Il a un rôle essentiel en collaboration étroite avec le président de la commission médicale d’établissement (PCME), mais aussi les chefs de pôles et les responsables d’unités pour transformer l’organisation verticale actuelle des établissements de santé en organisation centrée sur le parcours du patient.

L’expérience professionnelle est essentielle dans une fonction d’encadrement, mais des potentiels sont peut-être perdus, faute de confiance et de connaissance par rapport au projet de postuler à un poste de DS.

CONCLUSION

Les établissements ont besoin de talents managériaux, experts du soin. Les directeurs d’établissements doivent croire en une évolution managériale de la ligne hiérarchique paramédicale et construire une dynamique commune pour les DS.

Actions prioritaires

Quelques actions emblématiques semblent d’emblée prioritaires pour agir :

• établir des contrats d’objectifs pour les cadres de santé en fonction de leurs points forts et ne pas demander à tous les cadres de savoir tout faire avec performance. Les établissements ont déjà et ont besoin de compétences variées et complémentaires. Dès à présent, il faut contractualiser des projets de parcours professionnalisant avec des cadres (cadres de santé ou CSS) pressentis pour être rapidement des DS. Seule la signature d’un contrat d’objectifs et de moyens vers le concours DS devrait permettre l’accès à un exercice de faisant fonction de DS ;

• créer un référentiel de formation des CSS, en cohérence avec le référentiel de formation des DS. L’un doit permettre de différencier et valoriser l’autre. Il conviendra au préalable de rédiger des référentiels d’activité et de compétences pour les CSS ;

• renforcer le plaisir au travail et l’engagement pour les cadres de santé, CSS et DS.

Agir pour tous

Agir pour les DS, c’est aussi agir pour les cadres de santé et les CSS et donc favorablement pour le management des organisations de soins et in fine pour le bénéfice des patients et résidents.

• Les conditions d’accès à un métier ne peuvent être rénovées de manière isolée des autres métiers paramédicaux.

• Les décisions réglementaires prises pour les DS devront être cohérentes avec des décisions réglementaires pour les cadres de santé et les CSS.

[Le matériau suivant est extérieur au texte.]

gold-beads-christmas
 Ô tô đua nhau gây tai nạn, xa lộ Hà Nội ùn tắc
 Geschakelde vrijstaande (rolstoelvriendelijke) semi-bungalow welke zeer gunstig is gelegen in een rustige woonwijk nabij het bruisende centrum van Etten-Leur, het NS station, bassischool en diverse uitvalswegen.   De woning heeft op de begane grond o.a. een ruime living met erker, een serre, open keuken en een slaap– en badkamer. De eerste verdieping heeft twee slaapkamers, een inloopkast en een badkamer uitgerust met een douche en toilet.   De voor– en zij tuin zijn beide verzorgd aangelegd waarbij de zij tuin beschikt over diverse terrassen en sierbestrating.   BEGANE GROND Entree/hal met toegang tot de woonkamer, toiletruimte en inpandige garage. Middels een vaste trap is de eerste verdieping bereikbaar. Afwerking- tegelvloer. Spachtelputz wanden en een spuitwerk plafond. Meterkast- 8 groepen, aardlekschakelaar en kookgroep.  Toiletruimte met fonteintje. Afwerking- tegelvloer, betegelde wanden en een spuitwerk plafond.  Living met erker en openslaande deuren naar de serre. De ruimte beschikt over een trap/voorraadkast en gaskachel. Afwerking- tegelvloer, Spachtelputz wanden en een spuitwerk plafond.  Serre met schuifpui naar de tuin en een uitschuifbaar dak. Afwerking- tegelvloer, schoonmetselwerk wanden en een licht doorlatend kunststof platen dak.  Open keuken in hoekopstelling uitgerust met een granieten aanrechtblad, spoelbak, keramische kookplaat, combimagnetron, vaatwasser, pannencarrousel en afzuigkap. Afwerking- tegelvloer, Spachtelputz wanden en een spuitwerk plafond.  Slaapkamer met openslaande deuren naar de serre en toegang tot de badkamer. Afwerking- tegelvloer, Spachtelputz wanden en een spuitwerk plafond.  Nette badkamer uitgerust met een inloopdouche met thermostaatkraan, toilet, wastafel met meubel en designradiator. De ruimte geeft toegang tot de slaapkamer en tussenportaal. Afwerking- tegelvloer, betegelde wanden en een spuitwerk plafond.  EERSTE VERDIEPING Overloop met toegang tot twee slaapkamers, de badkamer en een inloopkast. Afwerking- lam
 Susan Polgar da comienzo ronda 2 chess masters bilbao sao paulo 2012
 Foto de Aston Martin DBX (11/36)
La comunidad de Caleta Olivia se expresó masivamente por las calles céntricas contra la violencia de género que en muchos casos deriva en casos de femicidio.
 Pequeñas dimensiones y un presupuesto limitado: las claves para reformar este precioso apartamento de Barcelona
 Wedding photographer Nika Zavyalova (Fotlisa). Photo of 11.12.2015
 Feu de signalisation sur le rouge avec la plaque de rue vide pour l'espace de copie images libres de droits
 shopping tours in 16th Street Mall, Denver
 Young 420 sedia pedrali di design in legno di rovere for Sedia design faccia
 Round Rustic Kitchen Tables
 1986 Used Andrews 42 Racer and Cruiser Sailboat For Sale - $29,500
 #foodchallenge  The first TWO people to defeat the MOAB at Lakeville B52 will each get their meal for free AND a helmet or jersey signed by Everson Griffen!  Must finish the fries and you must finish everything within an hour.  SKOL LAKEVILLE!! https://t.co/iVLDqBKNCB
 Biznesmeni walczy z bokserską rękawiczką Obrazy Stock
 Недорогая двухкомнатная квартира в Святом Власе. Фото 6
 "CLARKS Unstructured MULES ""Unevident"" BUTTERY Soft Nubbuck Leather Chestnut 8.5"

Maintenant, Il ne manque que deux choses :

• une volonté d’agir rapidement, prenant le risque de faire de la ligne hiérarchique paramédicale un enjeu de performance pour les établissements publics de santé dont les instituts de formation ;

• une évolution des mentalités tant des chefferies d’établissement que des DS eux-mêmes qui ensemble oseront construire des dispositifs d’accompagnement y compris tutoriels pour permettre aux cadres de santé de réussir tant l’accès aux fonctions de DS qu’à celles de CSS.

NOTES

* HOPE (2010), “An overview of the role of nurses and midwives in leadership and management in Europe”, HOPE-NHS institute for Innovation and Improvement (à lire en anglais via le lien raccourci bit.ly/2me1Pvq).